START Text section

Understanding Character Encoding: From ASCII to Unicode and UTF‑8

Byte is the basic storage unit of a computer (8 bits) and a character is the basic textual unit; for example, 'A' and '汉' are both characters.

0. Concept – Early computers needed a way to represent characters as byte values. The American National Standards Institute (ANSI) created ASCII, a 7‑bit code mapping 128 values to English letters, digits, punctuation, and control characters.

1. Chinese character encoding – Because Chinese requires many more symbols, a single byte is insufficient; at least two bytes are needed. GB2312 was defined with two‑byte codes whose highest bits are set to 1, ensuring compatibility with ASCII (which never uses those high bits) and avoiding the null byte (0) that C strings use as terminators. GB2312 can represent about 6,000 Chinese characters, enough for common use.

Subsequent extensions such as GBK, GB18030 and Taiwan’s BIG5 expanded the repertoire, but all kept the rule of being ASCII‑compatible and avoiding zero bytes.

2. Unicode – To enable universal text exchange, Unicode assigns a unique code point to every character worldwide. It uses UCS‑2 (2 bytes) or UCS‑4 (4 bytes); UCS‑2 can represent 65,535 code points, covering most common characters. Unicode is backward compatible with ASCII by prefixing zeros. UTF‑8 is a variable‑length encoding of Unicode code points for storage and transmission, preserving ASCII compatibility while avoiding null bytes in multibyte sequences.

END Text section

= Description of the task =
Pick up the character encoding text above after its last sentence and write the next part. The rows after this point come from a separate source.

START Data excerpts

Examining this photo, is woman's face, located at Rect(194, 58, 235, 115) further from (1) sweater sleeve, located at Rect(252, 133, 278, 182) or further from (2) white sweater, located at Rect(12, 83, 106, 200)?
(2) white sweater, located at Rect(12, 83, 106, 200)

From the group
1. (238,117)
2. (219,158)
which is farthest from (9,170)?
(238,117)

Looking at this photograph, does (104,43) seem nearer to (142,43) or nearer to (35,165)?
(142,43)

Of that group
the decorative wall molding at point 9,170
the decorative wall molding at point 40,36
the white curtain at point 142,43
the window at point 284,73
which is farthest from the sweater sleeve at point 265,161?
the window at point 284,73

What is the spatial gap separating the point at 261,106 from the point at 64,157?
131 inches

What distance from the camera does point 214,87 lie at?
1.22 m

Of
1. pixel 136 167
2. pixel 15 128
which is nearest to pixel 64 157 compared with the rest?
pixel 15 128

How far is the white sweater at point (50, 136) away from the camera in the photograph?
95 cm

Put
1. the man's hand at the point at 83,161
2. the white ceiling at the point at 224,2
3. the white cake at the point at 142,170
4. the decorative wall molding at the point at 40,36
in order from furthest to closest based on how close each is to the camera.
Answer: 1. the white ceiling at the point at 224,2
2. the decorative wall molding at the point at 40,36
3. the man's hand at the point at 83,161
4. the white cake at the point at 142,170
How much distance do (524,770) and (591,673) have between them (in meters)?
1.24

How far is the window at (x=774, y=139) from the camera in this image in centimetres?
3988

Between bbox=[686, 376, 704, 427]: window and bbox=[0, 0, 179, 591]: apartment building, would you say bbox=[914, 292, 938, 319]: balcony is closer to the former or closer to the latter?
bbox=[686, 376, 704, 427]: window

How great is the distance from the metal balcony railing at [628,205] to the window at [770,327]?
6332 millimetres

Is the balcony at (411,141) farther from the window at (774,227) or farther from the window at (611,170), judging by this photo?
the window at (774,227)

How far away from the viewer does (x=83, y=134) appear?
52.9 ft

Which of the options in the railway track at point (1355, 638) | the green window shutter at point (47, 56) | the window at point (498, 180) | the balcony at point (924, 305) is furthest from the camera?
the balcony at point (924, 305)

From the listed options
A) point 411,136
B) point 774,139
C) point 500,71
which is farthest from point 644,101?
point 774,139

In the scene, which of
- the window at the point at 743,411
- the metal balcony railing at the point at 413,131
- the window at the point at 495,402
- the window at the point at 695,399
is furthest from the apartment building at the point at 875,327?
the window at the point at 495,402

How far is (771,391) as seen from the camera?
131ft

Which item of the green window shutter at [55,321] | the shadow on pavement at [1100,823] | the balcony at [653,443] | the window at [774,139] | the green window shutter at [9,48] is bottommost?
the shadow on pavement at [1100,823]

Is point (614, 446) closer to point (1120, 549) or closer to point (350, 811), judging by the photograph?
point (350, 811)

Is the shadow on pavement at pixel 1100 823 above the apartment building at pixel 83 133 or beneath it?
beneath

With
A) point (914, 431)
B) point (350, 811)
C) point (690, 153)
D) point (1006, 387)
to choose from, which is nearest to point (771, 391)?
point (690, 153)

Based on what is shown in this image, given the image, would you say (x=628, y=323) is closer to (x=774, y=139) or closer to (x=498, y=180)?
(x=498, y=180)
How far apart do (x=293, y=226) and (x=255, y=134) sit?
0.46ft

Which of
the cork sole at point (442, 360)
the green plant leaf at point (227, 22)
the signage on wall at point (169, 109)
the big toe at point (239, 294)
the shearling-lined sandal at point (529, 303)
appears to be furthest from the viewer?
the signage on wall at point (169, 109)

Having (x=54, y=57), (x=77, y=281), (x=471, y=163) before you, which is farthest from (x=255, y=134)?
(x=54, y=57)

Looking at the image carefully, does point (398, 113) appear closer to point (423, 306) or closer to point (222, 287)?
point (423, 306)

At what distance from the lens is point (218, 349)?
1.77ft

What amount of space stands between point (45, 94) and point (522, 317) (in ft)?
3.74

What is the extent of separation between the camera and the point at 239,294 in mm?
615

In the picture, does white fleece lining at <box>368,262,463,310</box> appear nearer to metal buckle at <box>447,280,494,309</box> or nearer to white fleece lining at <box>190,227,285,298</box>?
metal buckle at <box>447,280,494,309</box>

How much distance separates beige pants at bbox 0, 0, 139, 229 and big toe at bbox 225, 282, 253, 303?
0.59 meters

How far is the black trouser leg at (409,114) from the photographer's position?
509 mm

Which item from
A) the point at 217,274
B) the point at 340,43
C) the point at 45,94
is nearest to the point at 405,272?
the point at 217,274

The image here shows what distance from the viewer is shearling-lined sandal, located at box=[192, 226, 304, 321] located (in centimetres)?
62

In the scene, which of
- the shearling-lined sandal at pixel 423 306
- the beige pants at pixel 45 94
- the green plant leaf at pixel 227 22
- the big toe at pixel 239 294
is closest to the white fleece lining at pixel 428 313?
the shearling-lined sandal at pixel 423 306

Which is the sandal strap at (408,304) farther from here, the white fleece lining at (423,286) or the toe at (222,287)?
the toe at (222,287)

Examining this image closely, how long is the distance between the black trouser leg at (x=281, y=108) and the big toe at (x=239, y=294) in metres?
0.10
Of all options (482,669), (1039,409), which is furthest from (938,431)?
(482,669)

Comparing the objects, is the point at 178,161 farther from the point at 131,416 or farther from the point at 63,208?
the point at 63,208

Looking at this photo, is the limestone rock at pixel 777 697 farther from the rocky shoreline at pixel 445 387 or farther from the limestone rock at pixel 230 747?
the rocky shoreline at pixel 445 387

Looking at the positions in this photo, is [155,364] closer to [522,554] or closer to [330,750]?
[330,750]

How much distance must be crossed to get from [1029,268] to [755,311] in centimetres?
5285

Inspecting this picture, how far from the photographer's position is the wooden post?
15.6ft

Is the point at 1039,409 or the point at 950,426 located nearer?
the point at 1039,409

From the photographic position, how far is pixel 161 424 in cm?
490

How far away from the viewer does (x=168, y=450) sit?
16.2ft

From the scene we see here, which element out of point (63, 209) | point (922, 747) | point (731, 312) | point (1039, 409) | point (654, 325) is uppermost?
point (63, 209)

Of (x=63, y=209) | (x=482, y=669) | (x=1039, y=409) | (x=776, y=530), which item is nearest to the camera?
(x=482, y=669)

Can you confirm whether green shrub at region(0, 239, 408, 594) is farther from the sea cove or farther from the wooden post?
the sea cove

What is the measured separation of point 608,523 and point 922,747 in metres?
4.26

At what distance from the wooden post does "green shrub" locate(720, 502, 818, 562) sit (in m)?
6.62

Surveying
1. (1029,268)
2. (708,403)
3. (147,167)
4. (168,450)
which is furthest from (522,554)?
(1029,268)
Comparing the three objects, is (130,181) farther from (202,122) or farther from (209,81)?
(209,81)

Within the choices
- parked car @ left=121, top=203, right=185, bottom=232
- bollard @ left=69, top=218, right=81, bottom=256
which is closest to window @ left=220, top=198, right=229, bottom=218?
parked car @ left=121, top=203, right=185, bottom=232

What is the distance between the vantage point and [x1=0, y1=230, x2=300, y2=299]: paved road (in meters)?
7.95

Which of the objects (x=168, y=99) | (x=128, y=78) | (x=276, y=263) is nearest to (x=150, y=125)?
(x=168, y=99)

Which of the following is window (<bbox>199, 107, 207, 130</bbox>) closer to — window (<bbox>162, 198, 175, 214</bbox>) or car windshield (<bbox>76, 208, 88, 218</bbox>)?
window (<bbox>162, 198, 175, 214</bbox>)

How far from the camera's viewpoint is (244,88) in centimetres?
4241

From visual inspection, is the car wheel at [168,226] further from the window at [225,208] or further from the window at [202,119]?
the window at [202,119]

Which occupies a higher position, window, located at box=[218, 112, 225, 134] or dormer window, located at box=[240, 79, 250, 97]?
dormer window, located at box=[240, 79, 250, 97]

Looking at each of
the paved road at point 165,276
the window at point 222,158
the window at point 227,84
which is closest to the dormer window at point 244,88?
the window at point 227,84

END Data excerpts

= Task result =
3. Programming considerations

Windows NT and later kernels use Unicode internally. Source files written in Visual Studio may contain GB2312 literals; the WinAPI converts them to Unicode when printing.

Linux distributions typically use UTF‑8. A C string literal like const char* pszText = "中文" will contain UTF‑8 bytes, and the terminal expects UTF‑8 streams. The environment variable LANG indicates the active locale.

Relevant conversion functions:

Windows: MultiByteToWideChar() and WideCharToMultiByte() Linux: iconv() family in glibc

Standard C: mbstowcs(), wcstombs() (locale‑dependent)

Note that wchar_t size varies (2 bytes on MSVC, 4 bytes on GCC).

4. Encoding detection – Determining an unknown byte sequence’s encoding is unreliable; BOM markers (FF FE/FE FF for Unicode, EF BB BF for UTF‑8) are only hints. A practical heuristic is to scan for valid UTF‑8 byte patterns.

Below is a C function that attempts to guess whether a text buffer is UTF‑8. It returns 0 if the data conforms to UTF‑8 rules, –1 for an illegal leading byte, and –2 for an illegal continuation byte.

// Return values:
// 0  -> input string follows UTF‑8 rules, may be UTF‑8
// -1 -> illegal UTF‑8 leading byte detected
// -2 -> illegal UTF‑8 continuation byte detected

int IsTextMaybeUTF8(const char* pszSrc)
{
    const unsigned char* puszSrc = (const unsigned char*)pszSrc; // must be unsigned
    // Check for UTF‑8 BOM (EF BB BF)
    if (puszSrc[0] != 0 && puszSrc[0] == 0xEF &&
        puszSrc[1] != 0 && puszSrc[1] == 0xBB &&
        puszSrc[2] != 0 && puszSrc[2] == 0xBF)
    {
        return 0;
    }

    BOOL bIsNextByte = FALSE;
    int nBytes = 0; // number of bytes for current UTF‑8 character
    const unsigned char* pCur = (const unsigned char*)pszSrc;

    while (pCur[0] != 0)
    {
        if (!bIsNextByte)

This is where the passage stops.